TO BE DONE:
Recast this listing as a Markdown table with the columns Row and Entry, numbering each line and leaving out blank lines. Omit the pictures from the table.
# # # #
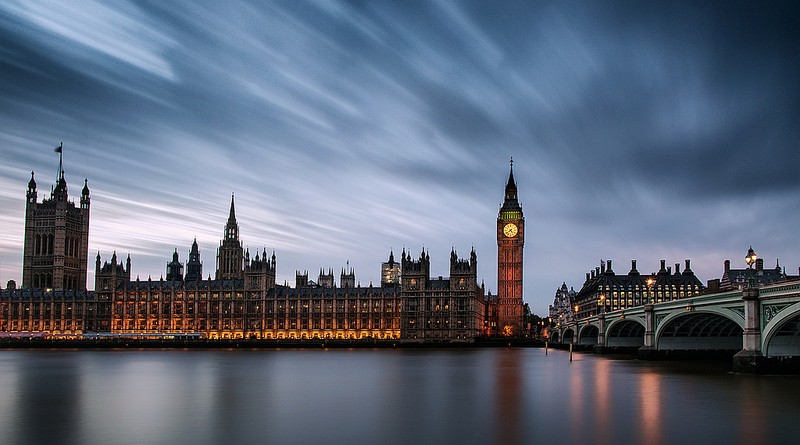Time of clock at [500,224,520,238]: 4:38
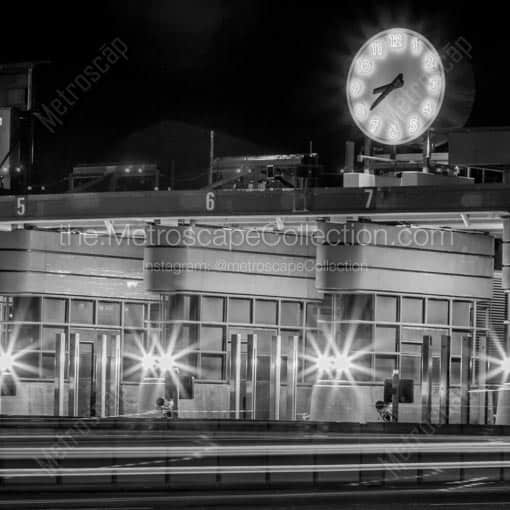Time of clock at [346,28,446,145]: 8:38
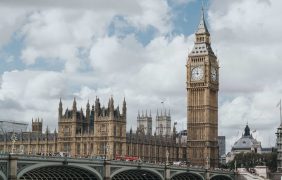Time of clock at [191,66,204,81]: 11:46
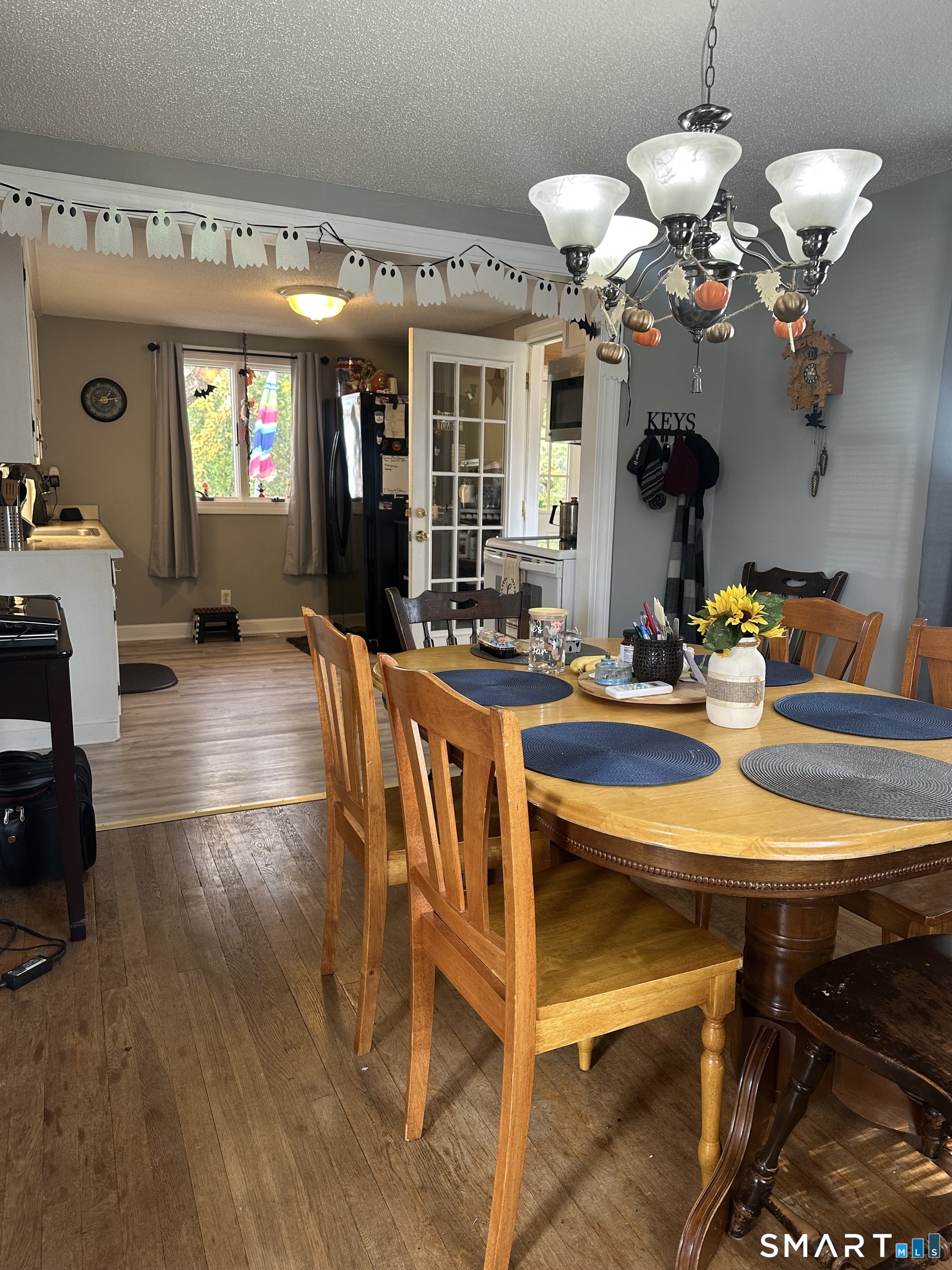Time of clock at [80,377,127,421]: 1:13
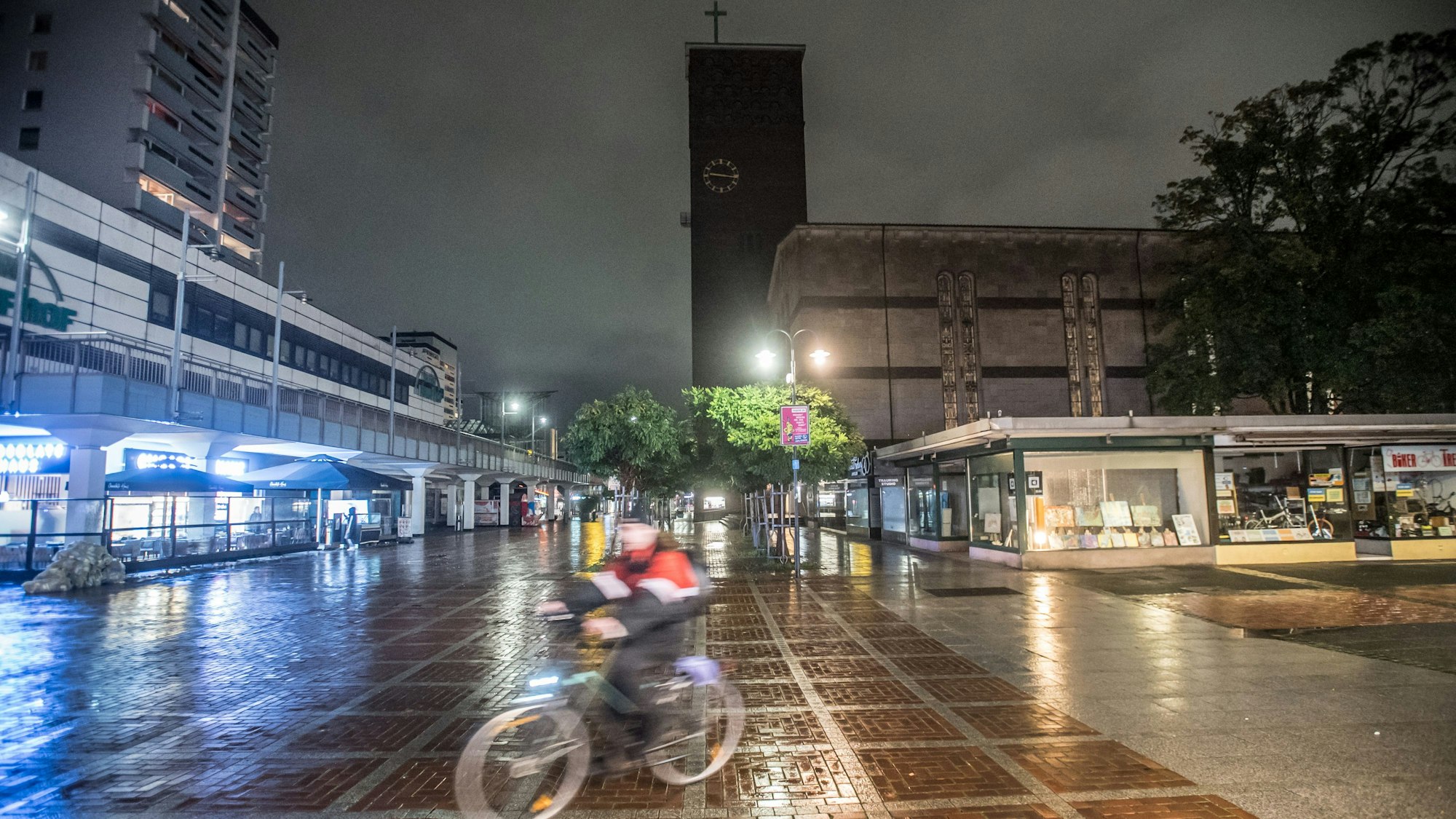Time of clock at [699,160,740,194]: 9:16
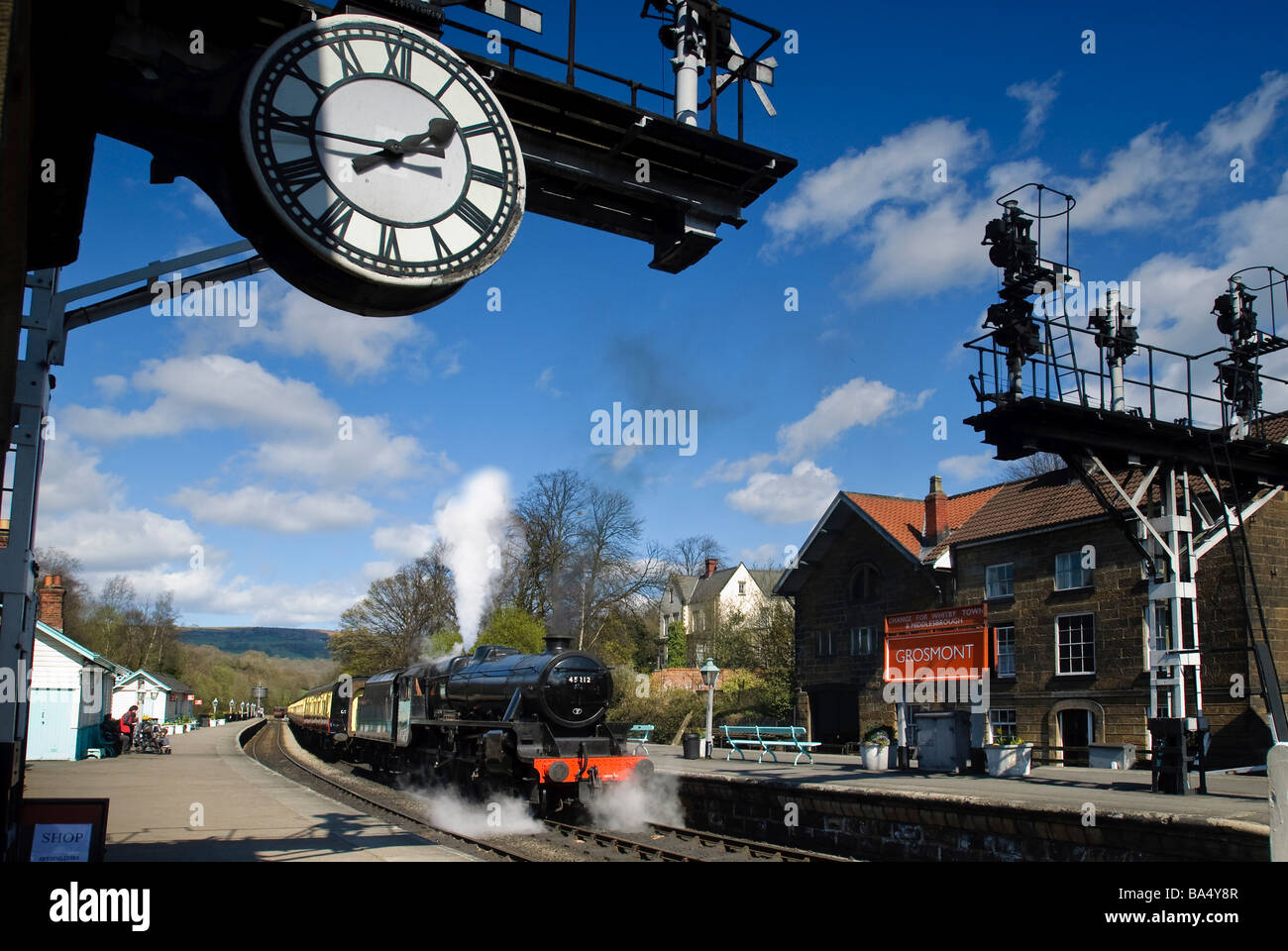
# # # #
ANSWER TO THIS TASK:
| Row | Entry |
|---|---|
| 1 | Time of clock at [500,224,520,238]: 4:38 |
| 2 | Time of clock at [346,28,446,145]: 8:38 |
| 3 | Time of clock at [191,66,204,81]: 11:46 |
| 4 | Time of clock at [80,377,127,421]: 1:13 |
| 5 | Time of clock at [699,160,740,194]: 9:16 |